Discussions on the history and historiography of Australia's New England

Thursday, February 07, 2008

Anaiwan - University of New England welcome to country

Note to readers: This is one of a series of post simply recording other web entries on the Anaiwan people. This particular post is the 'Welcome to Country' given by Steve Widders, a descendant of the Anaiwan, at the NAIDOC Aboriginal Flag Raising Ceremony at Booloominbah, University of New England, 9 July 2007

Yugga danya Ngawanya -I am a Man of the Anaiwan people.

Roonyahra tanya tampida Ngawanya - This is the ancestral land of the Ngawanya.

Ootila tanya yoonyarah -I welcome you to this land.

The traditional custodians

At the University of New England graduation ceremonies, the Vice-Chancellor acknowledges firstly the Anaiwan then the names of neighbouring tribes; the Dhunghutti to the south-east, the Gumbaingerri to the north-east, and the Kamilaroi to the west.

Many local Aboriginal residents have claim to at least one but as many as all these groups. There is much evidence and research that documents the Anaiwan as the original inhabitants and acknowledges the other groups as being associated with and having extensive interaction with the land on which Armidale was settled.

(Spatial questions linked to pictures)
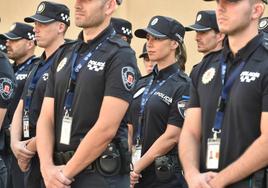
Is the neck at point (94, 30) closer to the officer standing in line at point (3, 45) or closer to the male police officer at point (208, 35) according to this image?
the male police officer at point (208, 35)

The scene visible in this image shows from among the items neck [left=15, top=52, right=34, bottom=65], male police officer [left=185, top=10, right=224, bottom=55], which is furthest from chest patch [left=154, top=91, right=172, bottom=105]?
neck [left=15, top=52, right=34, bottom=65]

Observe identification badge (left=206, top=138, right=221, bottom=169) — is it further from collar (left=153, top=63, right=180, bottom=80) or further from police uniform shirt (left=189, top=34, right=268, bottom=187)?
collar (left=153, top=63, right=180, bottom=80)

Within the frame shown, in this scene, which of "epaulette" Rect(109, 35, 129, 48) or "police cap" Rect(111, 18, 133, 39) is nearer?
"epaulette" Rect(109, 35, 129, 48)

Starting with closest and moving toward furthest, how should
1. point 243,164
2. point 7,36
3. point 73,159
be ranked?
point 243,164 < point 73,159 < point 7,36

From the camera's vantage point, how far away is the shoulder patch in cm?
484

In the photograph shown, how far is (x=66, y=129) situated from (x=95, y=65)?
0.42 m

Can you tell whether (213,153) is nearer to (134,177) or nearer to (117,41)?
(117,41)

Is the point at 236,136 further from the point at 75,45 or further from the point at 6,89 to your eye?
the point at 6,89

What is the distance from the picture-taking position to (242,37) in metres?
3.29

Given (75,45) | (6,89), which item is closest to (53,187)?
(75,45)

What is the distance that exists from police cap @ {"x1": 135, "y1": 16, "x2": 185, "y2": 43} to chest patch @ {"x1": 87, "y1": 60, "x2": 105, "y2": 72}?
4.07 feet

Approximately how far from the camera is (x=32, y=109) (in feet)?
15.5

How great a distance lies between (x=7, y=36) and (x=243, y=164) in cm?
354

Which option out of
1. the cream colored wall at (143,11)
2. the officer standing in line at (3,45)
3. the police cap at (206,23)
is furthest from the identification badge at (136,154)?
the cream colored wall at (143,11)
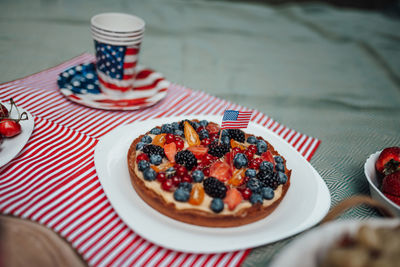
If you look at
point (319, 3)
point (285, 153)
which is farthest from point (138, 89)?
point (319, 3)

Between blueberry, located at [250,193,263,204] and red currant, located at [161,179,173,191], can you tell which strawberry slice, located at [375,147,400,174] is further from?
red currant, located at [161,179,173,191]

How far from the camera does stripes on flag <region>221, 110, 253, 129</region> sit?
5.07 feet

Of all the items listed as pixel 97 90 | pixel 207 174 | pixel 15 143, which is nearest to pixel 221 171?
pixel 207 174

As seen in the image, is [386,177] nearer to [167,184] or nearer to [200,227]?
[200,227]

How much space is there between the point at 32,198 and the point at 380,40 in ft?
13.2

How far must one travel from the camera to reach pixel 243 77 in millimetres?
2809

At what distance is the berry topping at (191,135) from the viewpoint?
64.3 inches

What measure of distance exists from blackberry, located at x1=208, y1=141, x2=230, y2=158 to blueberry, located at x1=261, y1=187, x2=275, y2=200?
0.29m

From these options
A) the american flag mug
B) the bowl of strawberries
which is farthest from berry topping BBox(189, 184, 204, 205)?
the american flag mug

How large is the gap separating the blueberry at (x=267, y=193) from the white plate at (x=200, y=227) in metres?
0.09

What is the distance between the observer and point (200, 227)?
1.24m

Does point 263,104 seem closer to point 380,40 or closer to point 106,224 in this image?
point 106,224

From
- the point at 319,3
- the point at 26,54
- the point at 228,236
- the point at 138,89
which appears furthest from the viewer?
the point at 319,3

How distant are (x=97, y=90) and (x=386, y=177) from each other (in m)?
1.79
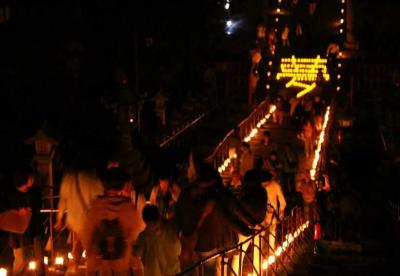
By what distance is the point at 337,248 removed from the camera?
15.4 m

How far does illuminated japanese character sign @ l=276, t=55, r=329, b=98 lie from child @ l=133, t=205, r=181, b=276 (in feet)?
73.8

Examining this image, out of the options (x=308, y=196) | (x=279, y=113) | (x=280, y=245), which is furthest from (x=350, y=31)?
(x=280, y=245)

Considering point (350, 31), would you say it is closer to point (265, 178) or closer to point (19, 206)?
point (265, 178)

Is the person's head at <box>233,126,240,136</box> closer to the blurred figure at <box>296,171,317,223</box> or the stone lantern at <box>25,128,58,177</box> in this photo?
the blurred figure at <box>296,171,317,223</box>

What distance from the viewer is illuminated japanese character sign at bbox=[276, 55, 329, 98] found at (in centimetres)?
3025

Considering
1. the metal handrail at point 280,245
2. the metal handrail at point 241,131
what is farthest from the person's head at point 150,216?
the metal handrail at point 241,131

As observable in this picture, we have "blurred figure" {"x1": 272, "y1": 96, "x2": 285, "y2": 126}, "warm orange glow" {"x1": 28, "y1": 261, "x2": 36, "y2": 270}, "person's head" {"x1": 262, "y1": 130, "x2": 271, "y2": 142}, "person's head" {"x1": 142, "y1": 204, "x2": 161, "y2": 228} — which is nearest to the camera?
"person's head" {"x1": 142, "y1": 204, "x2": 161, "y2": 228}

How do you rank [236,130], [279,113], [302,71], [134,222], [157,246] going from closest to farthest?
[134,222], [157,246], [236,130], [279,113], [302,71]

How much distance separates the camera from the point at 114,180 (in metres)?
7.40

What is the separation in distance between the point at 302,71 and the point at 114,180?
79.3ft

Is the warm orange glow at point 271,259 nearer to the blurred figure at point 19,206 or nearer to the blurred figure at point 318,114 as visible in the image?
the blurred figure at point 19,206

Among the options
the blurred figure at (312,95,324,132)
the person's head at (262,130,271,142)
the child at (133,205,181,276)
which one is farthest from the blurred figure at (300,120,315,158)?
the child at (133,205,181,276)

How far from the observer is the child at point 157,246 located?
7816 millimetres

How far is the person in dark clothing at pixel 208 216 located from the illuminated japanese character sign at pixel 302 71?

• Directives:
1. Using the Anaiwan welcome to country post, explain how the research it mentions distinguishes the Anaiwan from the neighboring groups.
2. Write the next part of the Anaiwan welcome to country post, picking up after its final sentence.

• Answers to the exercise:
1. The research documents the Anaiwan as the original inhabitants. It recognizes the Dhunghutti, Gumbaingerri and Kamilaroi as associated with, and having extensive interaction with, the land where Armidale was settled.

2.
Tribal boundaries change with the physical landscape, hence Anaiwan is on the Tablelands, and Dhunghutti is on the eastern side of the Pt Lookout escarpment down to the coast at Kempsey north of the Macleay River. Gumbaingerri is a coastal tribe whose lands come inland south of Grafton and east around Guyra and Ebor. The Kamilaroi are a plains group west of the Gwydir River and the Great Divide.

Tamworth is in Kamilaroi country which ends at the top of the Moonbis, and where Anaiwan begins. Uralla, Bundarra and places such as Hillgrove, Wollomombi, Rockvale, Tilbuster, Black Mountain, Dumaresq, Tingha, Inverell and all places within that boundary are Anaiwan country.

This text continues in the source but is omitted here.